This op-ed was originally published in the Chronicle of Philanthropy on July 14, 2014.
Many economists say the U.S. economic recovery will stay in the slow lane until American companies finally ramp up capital spending on things like equipment and technology. But there is one area where corporate America is definitely opening up its wallet. According to a recent study, spending on training and leadership development by U.S. companies grew by 15 percent in 2013 to more than $70 billion. That followed two years of 10-percent-or-higher growth in 2011 and 2012.
While business is investing in its people with renewed vigor, the social sector continues to lag in making these investments. The Foundation Center recently reported that foundation support for leadership development was less than 1 percent of overall giving between 1992 and 2011.
That’s not nearly enough. We all know that programs and strategies don’t solve problems; people do. So why aren’t more foundations making leadership development an integral part of their grantmaking strategy? If we agree that strong leadership is a critical ingredient to grantee success, what is keeping us from maximizing the impact of our funding by investing more in the skills and capabilities of people who lead organizations, including staff and board members?

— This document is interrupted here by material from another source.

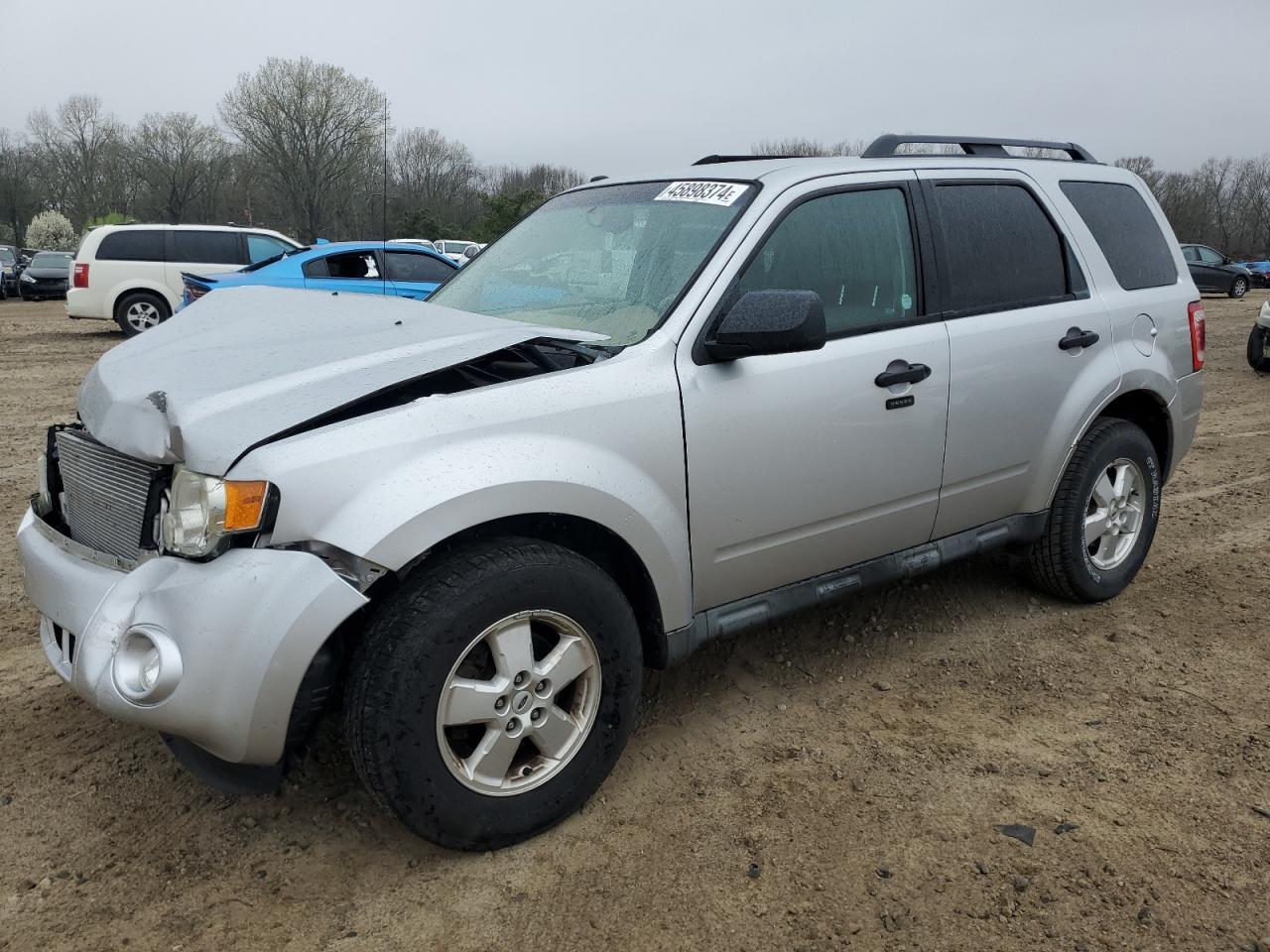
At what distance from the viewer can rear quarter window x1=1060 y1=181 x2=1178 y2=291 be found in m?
4.21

At the Evelyn and Walter Haas, Jr. Fund, our trustees strongly support leadership development based on their experience in both the corporate and philanthropic worlds and their intuitive understanding of the importance of investing in people. We dedicate between 10 and 12 percent of our annual grantmaking to strengthening the leadership of the organizations and the movements we support. Since 2005, the Haas Leadership Initiative has made over $18 million in multi-year grants to more than 100 grantees in our key priority areas– immigrant rights, education equity, and gay and lesbian rights.
We have seen time and again in our work how these leadership investments have contributed to grantee impact and success. Consider the case of the National Center for Lesbian Rights. Over five years, NCLR received $834,500 in support from the Haas, Jr. Fund, including $235,000 dedicated to strengthening the organization’s leadership. The flexible, multi-year funding amounted to about $50,000 annually that NCLR used for consulting, coaching, training, and other activities to build and strengthen the organization’s leadership at all levels.
Among the important results of this work is that NCLR, which previously relied on two overstretched leaders to run everything, was able to build a strong and collaborative senior staff team of five people. Relieved of many of the internal management responsibilities that had occupied so much of their time in years past, Executive Director Kate Kendell and Legal Director Shannon Minter have become even more powerful forces in the movement for marriage equality for same-sex couples. What’s more, NCLR is widely recognized as a critical player in the movement’s recent wins.
NCLR is not an isolated case. An independent, five-year evaluation of the Fund’s early leadership investments showed that our support helped leaders get better results for their organizations and movements. Thirteen of the 14 organizations in the first cohort of our Flexible Leadership Awards program not only met their leadership development goals but, more importantly, achieved the strategic goals they had set for their organizations. In addition, their budgets grew on average by 55 percent despite the economic recession; and seven completed successful executive transitions between 2005 and 2010.
Of course, we are not alone in supporting leadership for the sector. A number of other foundations around the country have made investing in leadership a top priority.
The Annie E. Casey Foundation, for example, works with partners to develop current and emerging leaders in the social and public sectors around the country. The reason: Casey knows that its goal of improving conditions for kids requires building the skills of people to work together to untangle complex problems. In the domestic violence field, the Blue Shield of California Foundation is building a stronger network of service providers by investing in individual and organizational leadership through its Strong Field Project. And the Durfee Foundation of Los Angeles has created a multifaceted sabbatical program that strengthens the leadership of boards and senior teams while giving executives a chance to recharge and renew their commitment to their work.
These foundations are investing in leadership in order to advance their broader ambitions, and they are committing substantial grantmaking resources to this work. While each foundation’s leadership development approach is distinctive, they share attributes that our experience suggests are important.
Chief among these is that leadership support is multi-year and is tailored to organizations’ specific priorities and needs; in other words, this is not about a foundation coming in and telling grantees what they need to do. Nor is it simply about sending EDs to one-off trainings. Rather, it is about helping organizations identify and secure the leadership support they need at all levels so that they can reach their broader goals.
I am not one who believes the nonprofit and philanthropic sectors should indiscriminately follow the strategic expertise of the business sector. However, when the issue is leadership and talent, it’s worth taking a cue from what the corporate world is doing. Unless we can unpack what is behind our sector’s chronic underinvestment in leadership and turn things around, we will continue to overlook one of the most important ingredients of positive social change. Investing in leadership doesn’t just deliver higher performance; it can also deliver a better, more equitable world.